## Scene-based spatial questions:
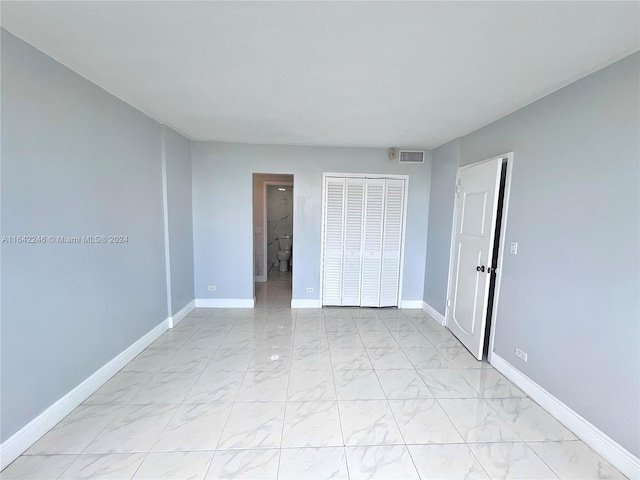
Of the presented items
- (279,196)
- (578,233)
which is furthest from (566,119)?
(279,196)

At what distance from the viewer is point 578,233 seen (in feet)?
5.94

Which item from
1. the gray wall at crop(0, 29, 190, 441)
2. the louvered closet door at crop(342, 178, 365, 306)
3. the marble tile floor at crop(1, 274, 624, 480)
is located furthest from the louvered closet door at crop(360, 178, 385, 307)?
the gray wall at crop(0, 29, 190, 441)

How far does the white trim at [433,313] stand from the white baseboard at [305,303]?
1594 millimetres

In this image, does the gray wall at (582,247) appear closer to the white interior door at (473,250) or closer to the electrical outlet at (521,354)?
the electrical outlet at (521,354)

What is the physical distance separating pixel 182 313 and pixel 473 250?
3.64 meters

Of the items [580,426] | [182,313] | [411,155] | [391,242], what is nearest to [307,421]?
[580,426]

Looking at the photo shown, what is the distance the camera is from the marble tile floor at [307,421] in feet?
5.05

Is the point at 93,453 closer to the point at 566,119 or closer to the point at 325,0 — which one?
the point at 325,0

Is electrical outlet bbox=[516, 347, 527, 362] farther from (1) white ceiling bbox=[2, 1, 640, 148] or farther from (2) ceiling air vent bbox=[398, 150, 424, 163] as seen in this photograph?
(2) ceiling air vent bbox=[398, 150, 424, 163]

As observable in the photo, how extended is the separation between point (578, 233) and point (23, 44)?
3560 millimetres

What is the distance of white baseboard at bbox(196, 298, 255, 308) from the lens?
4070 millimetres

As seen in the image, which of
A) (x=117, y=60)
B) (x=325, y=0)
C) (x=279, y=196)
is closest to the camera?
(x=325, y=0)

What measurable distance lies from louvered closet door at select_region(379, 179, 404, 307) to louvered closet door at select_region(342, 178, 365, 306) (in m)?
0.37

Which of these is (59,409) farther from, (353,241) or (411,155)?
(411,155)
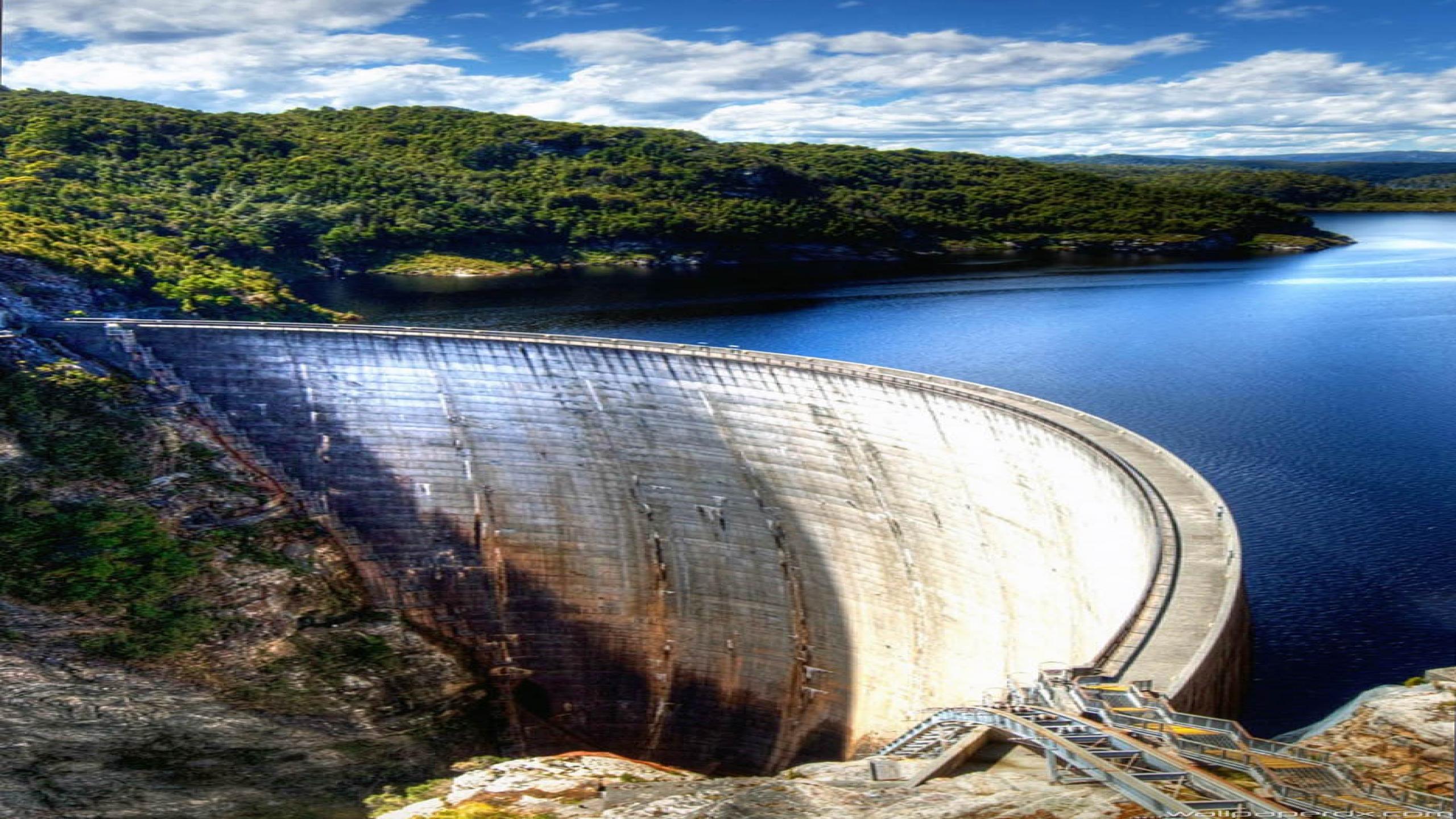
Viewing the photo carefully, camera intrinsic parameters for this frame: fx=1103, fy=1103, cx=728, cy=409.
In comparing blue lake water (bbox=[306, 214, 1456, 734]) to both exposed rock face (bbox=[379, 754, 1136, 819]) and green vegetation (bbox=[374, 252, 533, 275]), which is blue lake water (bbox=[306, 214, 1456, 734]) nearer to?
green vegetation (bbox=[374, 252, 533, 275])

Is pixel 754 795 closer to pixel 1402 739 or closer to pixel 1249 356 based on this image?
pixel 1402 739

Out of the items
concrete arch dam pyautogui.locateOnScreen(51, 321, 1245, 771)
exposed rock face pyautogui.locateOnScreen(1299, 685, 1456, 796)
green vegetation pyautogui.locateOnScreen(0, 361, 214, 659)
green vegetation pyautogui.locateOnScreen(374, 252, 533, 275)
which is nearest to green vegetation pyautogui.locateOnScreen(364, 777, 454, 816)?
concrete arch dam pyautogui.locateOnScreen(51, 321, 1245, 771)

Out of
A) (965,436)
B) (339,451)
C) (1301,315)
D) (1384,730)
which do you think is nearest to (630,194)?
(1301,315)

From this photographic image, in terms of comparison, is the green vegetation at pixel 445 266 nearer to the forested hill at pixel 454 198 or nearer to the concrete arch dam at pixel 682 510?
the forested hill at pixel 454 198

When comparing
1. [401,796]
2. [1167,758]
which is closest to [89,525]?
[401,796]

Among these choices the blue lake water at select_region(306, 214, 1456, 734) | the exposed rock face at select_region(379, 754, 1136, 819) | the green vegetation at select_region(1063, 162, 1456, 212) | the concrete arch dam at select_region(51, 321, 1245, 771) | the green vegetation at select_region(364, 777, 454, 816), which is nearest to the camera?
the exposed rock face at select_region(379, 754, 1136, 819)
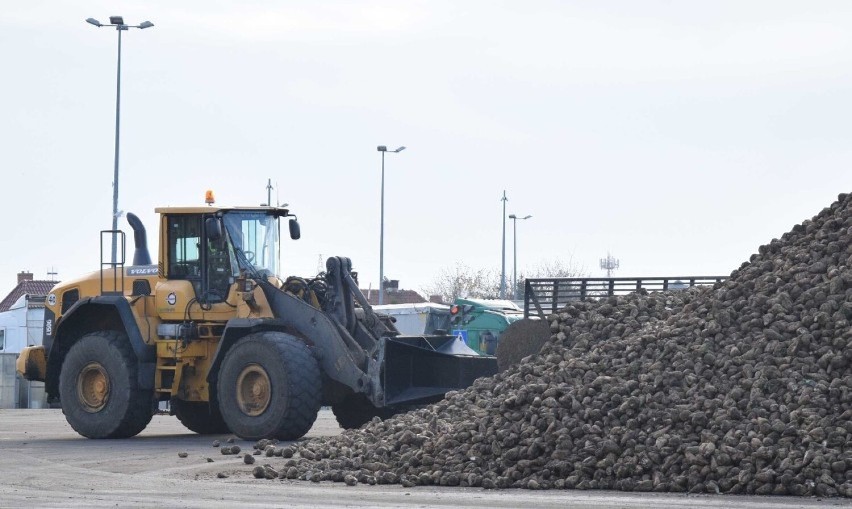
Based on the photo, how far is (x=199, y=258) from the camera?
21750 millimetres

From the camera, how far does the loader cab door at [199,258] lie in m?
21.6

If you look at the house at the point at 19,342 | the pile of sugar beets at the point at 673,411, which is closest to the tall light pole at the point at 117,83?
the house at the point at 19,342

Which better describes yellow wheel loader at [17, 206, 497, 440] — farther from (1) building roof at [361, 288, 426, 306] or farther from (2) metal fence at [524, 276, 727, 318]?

## GIVEN PROBLEM:
Return the lines of the listing word for word, from the line that contains "If you look" through the last line of the listing, with both included.

## WRITTEN SOLUTION:
If you look at the house at the point at 19,342 | the pile of sugar beets at the point at 673,411, which is closest to the tall light pole at the point at 117,83?
the house at the point at 19,342

Which better describes yellow wheel loader at [17, 206, 497, 440] — farther from (1) building roof at [361, 288, 426, 306] or farther from (2) metal fence at [524, 276, 727, 318]?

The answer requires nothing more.